Input data →
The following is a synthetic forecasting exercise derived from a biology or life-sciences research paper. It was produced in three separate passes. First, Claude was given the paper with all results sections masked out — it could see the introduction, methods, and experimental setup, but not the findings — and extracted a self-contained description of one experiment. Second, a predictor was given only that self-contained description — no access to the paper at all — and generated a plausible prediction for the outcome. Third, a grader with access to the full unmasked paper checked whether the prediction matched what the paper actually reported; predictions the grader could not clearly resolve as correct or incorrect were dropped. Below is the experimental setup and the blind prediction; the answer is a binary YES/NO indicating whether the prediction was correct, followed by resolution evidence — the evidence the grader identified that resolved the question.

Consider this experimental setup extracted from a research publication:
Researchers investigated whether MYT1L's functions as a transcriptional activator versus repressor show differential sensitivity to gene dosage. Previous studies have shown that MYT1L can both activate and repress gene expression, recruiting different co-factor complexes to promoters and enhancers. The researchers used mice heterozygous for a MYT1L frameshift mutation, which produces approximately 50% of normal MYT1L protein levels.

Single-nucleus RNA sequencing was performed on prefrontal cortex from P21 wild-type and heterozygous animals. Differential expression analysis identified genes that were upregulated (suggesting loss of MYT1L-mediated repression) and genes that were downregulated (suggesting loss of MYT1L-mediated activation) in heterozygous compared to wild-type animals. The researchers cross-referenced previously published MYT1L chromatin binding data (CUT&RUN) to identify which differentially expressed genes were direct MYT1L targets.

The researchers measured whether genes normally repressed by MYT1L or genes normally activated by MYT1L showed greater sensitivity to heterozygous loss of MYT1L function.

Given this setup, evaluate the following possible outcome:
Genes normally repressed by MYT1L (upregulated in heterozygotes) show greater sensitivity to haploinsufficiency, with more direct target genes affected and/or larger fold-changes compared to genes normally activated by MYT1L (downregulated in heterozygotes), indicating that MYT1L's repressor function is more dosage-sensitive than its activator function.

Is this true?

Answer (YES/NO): YES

Exercise instructions → Set down, unchanged, the line that contains "Single-nucleus RNA sequencing" together with every later line in the records, through the last one.

Result below →
Single-nucleus RNA sequencing was performed on prefrontal cortex from P21 wild-type and heterozygous animals. Differential expression analysis identified genes that were upregulated (suggesting loss of MYT1L-mediated repression) and genes that were downregulated (suggesting loss of MYT1L-mediated activation) in heterozygous compared to wild-type animals. The researchers cross-referenced previously published MYT1L chromatin binding data (CUT&RUN) to identify which differentially expressed genes were direct MYT1L targets.

The researchers measured whether genes normally repressed by MYT1L or genes normally activated by MYT1L showed greater sensitivity to heterozygous loss of MYT1L function.

Given this setup, evaluate the following possible outcome:
Genes normally repressed by MYT1L (upregulated in heterozygotes) show greater sensitivity to haploinsufficiency, with more direct target genes affected and/or larger fold-changes compared to genes normally activated by MYT1L (downregulated in heterozygotes), indicating that MYT1L's repressor function is more dosage-sensitive than its activator function.

Is this true?

Answer (YES/NO): YES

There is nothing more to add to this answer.